II. LA POSITION DE LA COMMISSION : PARFAIRE LE DISPOSITIF ET GARANTIR SON APPLICABILITÉ AUX ACTIVITÉS AGRICOLES
Favorable en son principe à la codification à laquelle procède la présente proposition de loi, déjà appelée de leurs voeux par plusieurs propositions de loi d'origine sénatoriale, la commission a néanmoins souhaité apporter plusieurs modifications au dispositif.
A. UNE NÉCESSAIRE PRÉCISION DES CONDITIONS D'APPLICATION AUX ACTIVITÉS AGRICOLES
Consciente de la nécessité d'adapter ce droit au contexte particulier des activités agricoles, dont l'actualité récente a souligné la particulière difficulté, la commission a prévu une modalité spécifique d'application du régime juridique ainsi créé à ces activités.
Souhaitant répondre au cas d'un exploitant agricole voyant sa responsabilité engagée pour un trouble anormal de voisinage résultant de la modification des conditions d'exercice de son activité en raison de la nécessaire mise en conformité de son exploitation à des normes obligatoires, particulièrement nombreuses et exigeantes en matière agricole, la commission a prévu une cause exonératoire spécifique, insérée au sein du code rural et de la pêche maritime : dès lors qu'une exploitation agricole modifierait les conditions d'exercice de son activité pour mettre en conformité celles-ci aux lois et règlements, le trouble anormal en résultant serait insusceptible d'engager la responsabilité de l'exploitant.
B. SÉCURISER LE DISPOSITIF
La commission s'est également attachée à sécuriser juridiquement la rédaction de la disposition exonératoire de responsabilité, à deux égards.
D'une part, l'indétermination relative de la notion d'activité pourrait poser une difficulté d'interprétation pour la jurisprudence. En effet, une
« activité » génératrice d'un trouble anormal mais exercée à titre privé, au domicile d'un particulier, y compris lorsqu'elle ne peut être connue du
« voisin » s'installant à proximité du fonds sur lequel ladite activité s'exerce, ne paraît pas devoir bénéficier de la disposition exonératoire prévue.
La commission a en conséquence souhaité apporter une précision nécessaire en limitant aux seules activités « économiques » le bénéfice de cette cause exonératoire. Déjà envisagée par certains avant-projets de réforme de la responsabilité civile, la limitation aux seules activités économiques paraît davantage conforme à la philosophie sous-tendant actuellement la cause exonératoire, qui repose sur la recherche d'une conciliation équilibrée entre les principes de liberté d'entreprendre, d'une part, et de libre jouissance de son bien et de droit à l'indemnisation de son préjudice, d'autre part.

---------------

▶ _Consignes_:
- a) D'après le texte source, dans quel code la commission a-t-elle placé la cause d'exonération propre aux exploitations agricoles ?
- b) Dans le texte source, quels principes la cause d'exonération cherche-t-elle à concilier ? Citez-les tous.
- c) Résumez en deux phrases au plus le paragraphe du texte source qui commence par « Souhaitant répondre au cas d'un exploitant agricole », sans perdre ses faits principaux.

▶ _Jeu de données_:

---------------

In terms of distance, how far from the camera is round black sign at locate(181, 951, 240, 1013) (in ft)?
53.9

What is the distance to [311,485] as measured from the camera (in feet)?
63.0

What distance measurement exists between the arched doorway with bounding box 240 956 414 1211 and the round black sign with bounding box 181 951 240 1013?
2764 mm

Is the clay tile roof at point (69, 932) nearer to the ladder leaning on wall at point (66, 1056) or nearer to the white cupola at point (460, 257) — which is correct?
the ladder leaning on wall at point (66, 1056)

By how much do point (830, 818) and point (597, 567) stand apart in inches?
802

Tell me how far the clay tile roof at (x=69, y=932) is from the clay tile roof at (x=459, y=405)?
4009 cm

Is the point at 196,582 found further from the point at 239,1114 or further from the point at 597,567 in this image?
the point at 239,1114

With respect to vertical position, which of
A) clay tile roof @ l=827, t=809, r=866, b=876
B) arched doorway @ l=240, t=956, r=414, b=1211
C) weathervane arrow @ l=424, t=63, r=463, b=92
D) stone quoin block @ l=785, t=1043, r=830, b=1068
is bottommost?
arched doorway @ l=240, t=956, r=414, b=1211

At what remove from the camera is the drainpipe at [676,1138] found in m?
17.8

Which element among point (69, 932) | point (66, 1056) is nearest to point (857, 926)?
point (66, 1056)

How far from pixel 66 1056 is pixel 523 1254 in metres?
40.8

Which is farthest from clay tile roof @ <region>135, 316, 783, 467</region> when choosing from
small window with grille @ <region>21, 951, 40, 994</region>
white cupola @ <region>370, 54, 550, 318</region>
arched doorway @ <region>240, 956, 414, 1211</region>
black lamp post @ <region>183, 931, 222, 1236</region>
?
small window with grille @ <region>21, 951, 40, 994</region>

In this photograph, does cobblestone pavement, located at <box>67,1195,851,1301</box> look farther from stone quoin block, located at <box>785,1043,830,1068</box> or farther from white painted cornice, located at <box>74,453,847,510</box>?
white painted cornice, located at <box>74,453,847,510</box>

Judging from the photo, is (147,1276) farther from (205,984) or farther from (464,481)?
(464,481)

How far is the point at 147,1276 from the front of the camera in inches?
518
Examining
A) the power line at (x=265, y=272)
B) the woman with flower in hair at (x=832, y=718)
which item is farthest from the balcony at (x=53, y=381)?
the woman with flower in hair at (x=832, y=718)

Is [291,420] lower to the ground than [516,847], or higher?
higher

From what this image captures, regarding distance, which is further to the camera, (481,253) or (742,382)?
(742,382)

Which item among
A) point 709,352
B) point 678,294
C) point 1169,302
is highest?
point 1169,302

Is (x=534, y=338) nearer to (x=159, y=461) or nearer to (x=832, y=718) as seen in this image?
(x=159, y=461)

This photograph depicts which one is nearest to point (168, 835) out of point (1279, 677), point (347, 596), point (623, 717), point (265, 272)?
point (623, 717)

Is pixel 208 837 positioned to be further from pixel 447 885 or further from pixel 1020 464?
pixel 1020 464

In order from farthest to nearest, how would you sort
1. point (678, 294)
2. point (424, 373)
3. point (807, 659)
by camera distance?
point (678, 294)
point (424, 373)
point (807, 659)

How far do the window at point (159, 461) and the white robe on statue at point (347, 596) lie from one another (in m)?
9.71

---------------

▶ _Réponses_:
- a) Dans le code rural et de la pêche maritime.

- b)
- La liberté d'entreprendre
- La libre jouissance de son bien
- Le droit à l'indemnisation de son préjudice

- c) Les normes agricoles sont nombreuses et exigeantes, et un exploitant peut devoir changer sa façon de travailler pour s'y conformer. La commission a donc ajouté au code rural et de la pêche maritime une cause d'exonération : si ce changement crée un trouble anormal de voisinage, l'exploitant n'en est pas tenu pour responsable.